College of Intelligence and Computing, Tianjin University.
School of Life Sciences, North China University of Science and Technology.
Brief Bioinform. 2021 Jul 20;22(4). doi: 10.1093/bib/bbaa284.
With the development of high-throughput sequencing technology, the genomic sequences increased exponentially over the last decade. In order to decode these new genomic data, machine learning methods were introduced for genome annotation and analysis. Due to the requirement of most machines learning methods, the biological sequences must be represented as fixed-length digital vectors. In this representation procedure, the physicochemical properties of k-tuple nucleotides are important information. However, the values of the physicochemical properties of k-tuple nucleotides are scattered in different resources. To facilitate the studies on genomic sequences, we developed the first comprehensive database, namely KNIndex (https://knindex.pufengdu.org), for depositing and visualizing physicochemical properties of k-tuple nucleotides. Currently, the KNIndex database contains 182 properties including one for mononucleotide (DNA), 169 for dinucleotide (147 for DNA and 22 for RNA) and 12 for trinucleotide (DNA). KNIndex database also provides a user-friendly web-based interface for the users to browse, query, visualize and download the physicochemical properties of k-tuple nucleotides. With the built-in conversion and visualization functions, users are allowed to display DNA/RNA sequences as curves of multiple physicochemical properties. We wish that the KNIndex will facilitate the related studies in computational biology.

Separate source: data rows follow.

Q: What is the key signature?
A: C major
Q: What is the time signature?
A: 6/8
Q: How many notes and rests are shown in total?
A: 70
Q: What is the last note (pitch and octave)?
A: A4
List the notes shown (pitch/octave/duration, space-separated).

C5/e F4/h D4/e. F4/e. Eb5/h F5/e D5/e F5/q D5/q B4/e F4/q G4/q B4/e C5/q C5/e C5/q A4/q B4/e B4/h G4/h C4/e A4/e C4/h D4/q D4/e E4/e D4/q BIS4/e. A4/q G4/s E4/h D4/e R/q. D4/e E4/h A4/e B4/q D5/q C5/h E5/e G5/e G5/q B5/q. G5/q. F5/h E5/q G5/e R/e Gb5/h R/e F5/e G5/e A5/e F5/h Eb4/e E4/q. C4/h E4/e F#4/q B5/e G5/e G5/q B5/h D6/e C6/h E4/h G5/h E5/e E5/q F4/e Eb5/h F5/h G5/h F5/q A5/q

随着高通量测序技术的发展,在过去十年中,基因组序列呈指数级增长。为了解码这些新的基因组数据,引入了机器学习方法来进行基因组注释和分析。由于大多数机器学习方法的要求,生物序列必须表示为固定长度的数字向量。在这种表示过程中,k 元核苷酸的理化性质是重要信息。然而,k 元核苷酸理化性质的值分散在不同的资源中。为了方便对基因组序列的研究,我们开发了第一个综合数据库,即 KNIndex(https://knindex.pufengdu.org),用于存储和可视化 k 元核苷酸的理化性质。目前,KNIndex 数据库包含 182 种属性,包括单核苷酸(DNA)的一种、二核苷酸(147 种 DNA 和 22 种 RNA)的 169 种和三核苷酸(DNA)的 12 种。KNIndex 数据库还为用户提供了一个用户友好的基于网络的界面,用于浏览、查询、可视化和下载 k 元核苷酸的理化性质。通过内置的转换和可视化功能,用户可以将 DNA/RNA 序列显示为多个理化性质的曲线。我们希望 KNIndex 将有助于计算生物学的相关研究。